La questione della convenzione era nei patti di governo, inutile negarlo. E fra le clausole segrete dell’accordo stretto con la mediazione e la benedizione del Quirinale c’era con ogni probabilità anche la presidenza di questo organismo per Berlusconi medesimo.
La levata di scudi alzatasi da casa democratica ha spiazzato il Cavaliere, cancellando rapidamente la soddisfazione per la vittoria politica riportata, e schiaffandogli in faccia per l’ennesima volta la completa assenza di legittimazione reciproca fra gil schieramenti. “È molto difficile per la sinistra italiana venir fuori dallo stato precedente, di odio nei nostri confronti”, ha detto ai microfoni amici del Tg4. “Ho la speranza che stando al governo insieme possiamo chiudere questa guerra civile fredda per iniziare la riappacificazione”.
In realtà Berlusconi la speranza la giudica assai più ridotta rispetto a una settimana fa, all’indomani della nascita del governo di Enrico Letta. E questo potrebbe causare seri problemi sino a mettere in forse la vita dell’esecutivo. Su troppe questioni registra fughe in avanti dei ministri democratici: la proposta di Cecil Kyenge di dare la cittadinanza ai figli degli immigrati viene ad aggiungersi alla freddezza sulla cancellazione dell’Imu. La guerra civile fredda dell’antiberlusconismo, per usare le parole dello stesso leader Pdl, non sembra affatto alla fine.
Di particolare rilievo è quindi il richiamo del presidente dei senatori “azzurri”, Schifani, che ha chiesto a Letta di richiamare i suoi ministri alla sobrietà ed alla concertazione sulle decisioni del governo per non incorrere in gravi rischi per la vita stessa dell’esecutivo. Né hanno lasciato più tranquilli i dirigenti pidiellini le parole del premier ospite di Fabio Fazio: è apparso contraddittorio quel “torniamo subito al Mattarellum”, spiegato da Letta come il modo di consentire che “male che vadano le cose, si vada a votare con una legge che intanto restituisce al cittadino la possibilità di scegliere i propri parlamentari”. È sembrata quasi una pietra tombale al progetto di convenzione. E così fra Arcore e Roma sono intercorse subito telefonate preoccupate sulle reali intenzioni di Letta e del Pd, perché se a qualcuno a Largo del Nazareno balenasse l’idea di tornare al voto con la vecchia legge non appena sistemata la partita interna per la segreteria (cioè nella primavera del prossimo anno), allora la reazione del Pdl potrebbe essere imprevedibile, sino a una rottura, che oggi Berlusconi non vuole, né auspica.
Nonostante la pressione dei falchi del suo partito il leader del centrodestra continua ad essere convinto che questa legislatura potrebbe davvero essere costituente, e in questo sforzo di riscrittura delle regole vorrebbe ritagliarsi un ruolo di primo piano.
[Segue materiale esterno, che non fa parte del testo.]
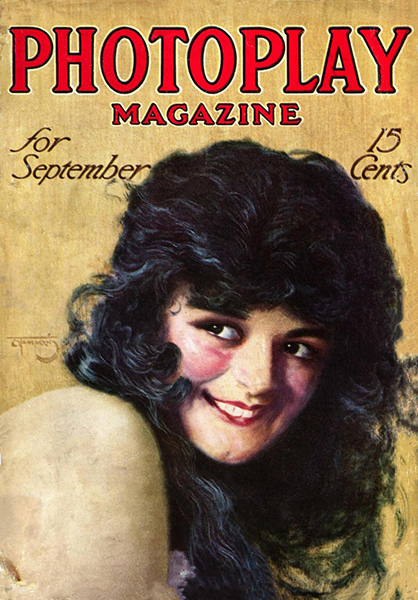 Anita Stewart on the cover of Photoplay Magazine, September 1915. Bizarre Los Angeles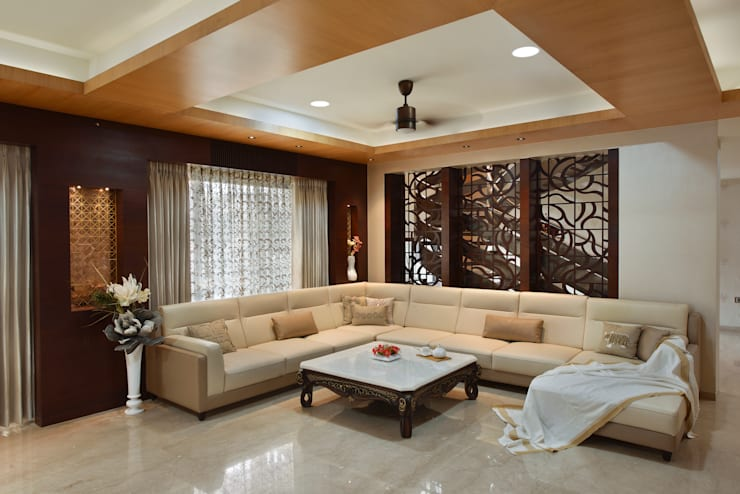 DAHANU- VIJAY GHODAWAT:  Living room by smstudio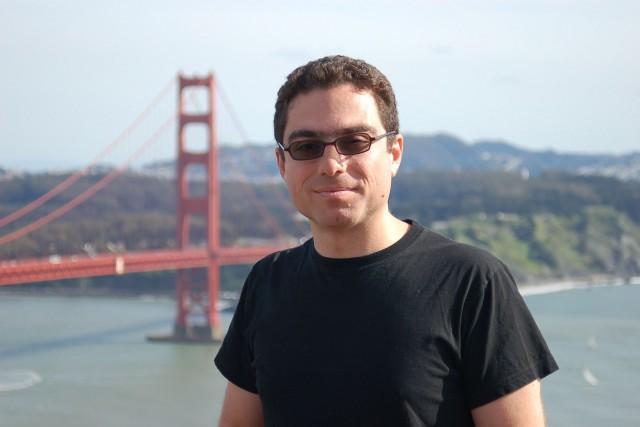 L'Irano-Américain Siamak Namazi a été arrêté en octobre... (PHOTO ARCHIVES REUTERS)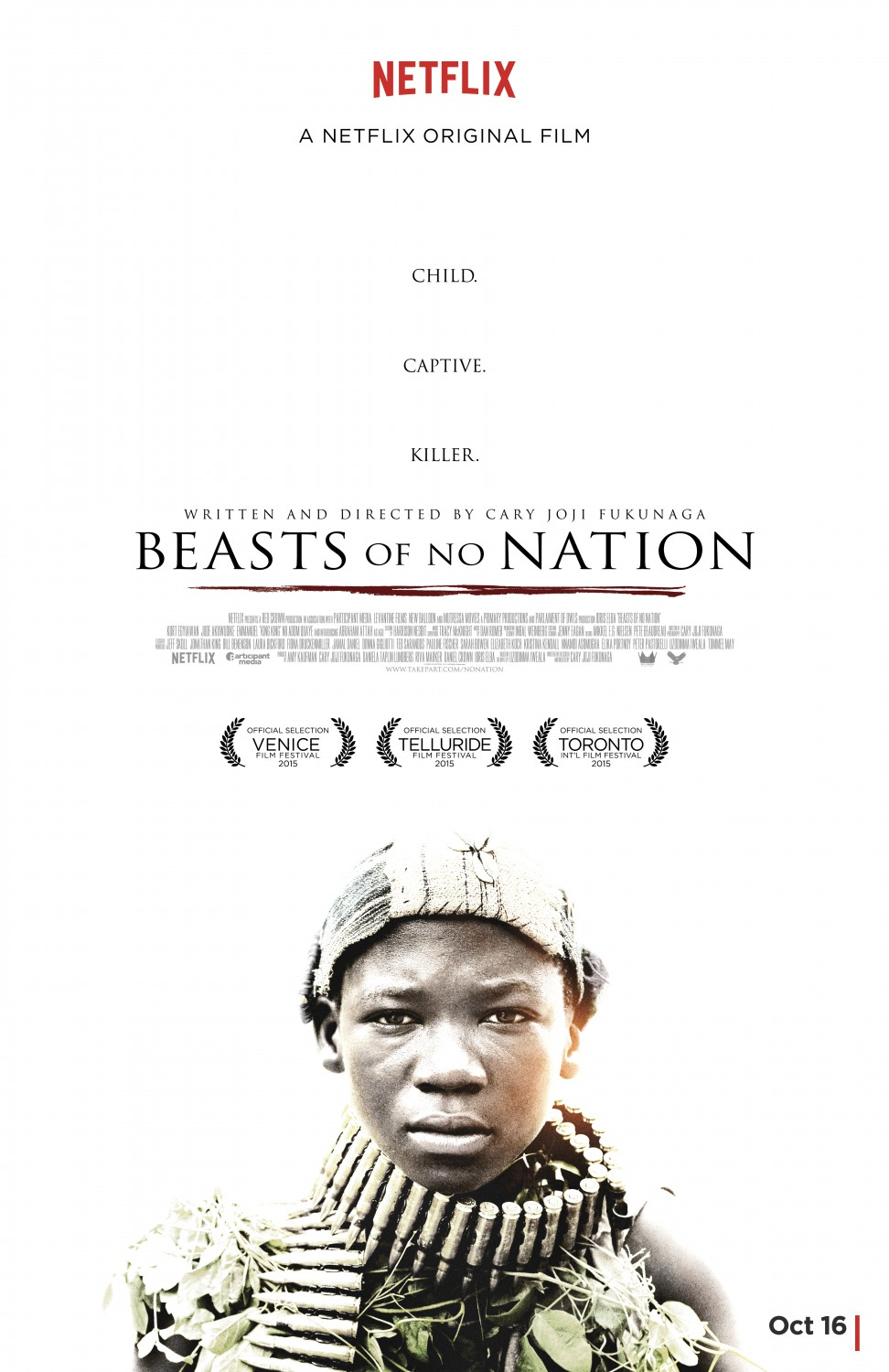 beasts_of_no_nation_ver8_xlg.jpg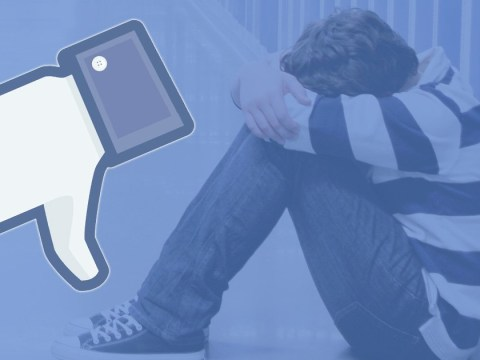 Facebook testing 'down-vote' button – but will it lead to more cyber bullying?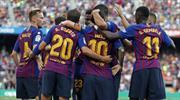 Barça'dan 8 gollü şov! İşte LaLiga özetleri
Il prossimo banco di prova delle reali intenzioni dei democratici sarà l’elezione in settimana dei presidenti delle commissioni parlamentari. Se non vi sarà pari dignità fra Pd e Pdl, e se perdureranno troppi veti sugli esponenti di spicco del partito azzurro, allora il cielo sopra la testa di Enrico Letta potrebbe farsi improvvisamente scuro, coperto di nubi che portano tempesta.
Dalla sua Letta ha il buon rapporto con Angelino Alfano, una sorta di patto generazionale fra i due, che ha consentito di riassorbire ad esempio il caso Biancofiore. Tutto questo però potrebbe non bastare. La principale incognita riguarda proprio il Pd, dove non si sa oggi chi comandi. A fine settimana l’assemblea che sceglierà quale soluzione mettere in campo per il dopo-Bersani (segretario-traghettatore verso il congresso, o mandato pieno) darà di sicuro un contributo di chiarezza alla situazione. Bisognerà vedere se sarà un contributo a stabilizzare la fragile barca del governo, oppure no.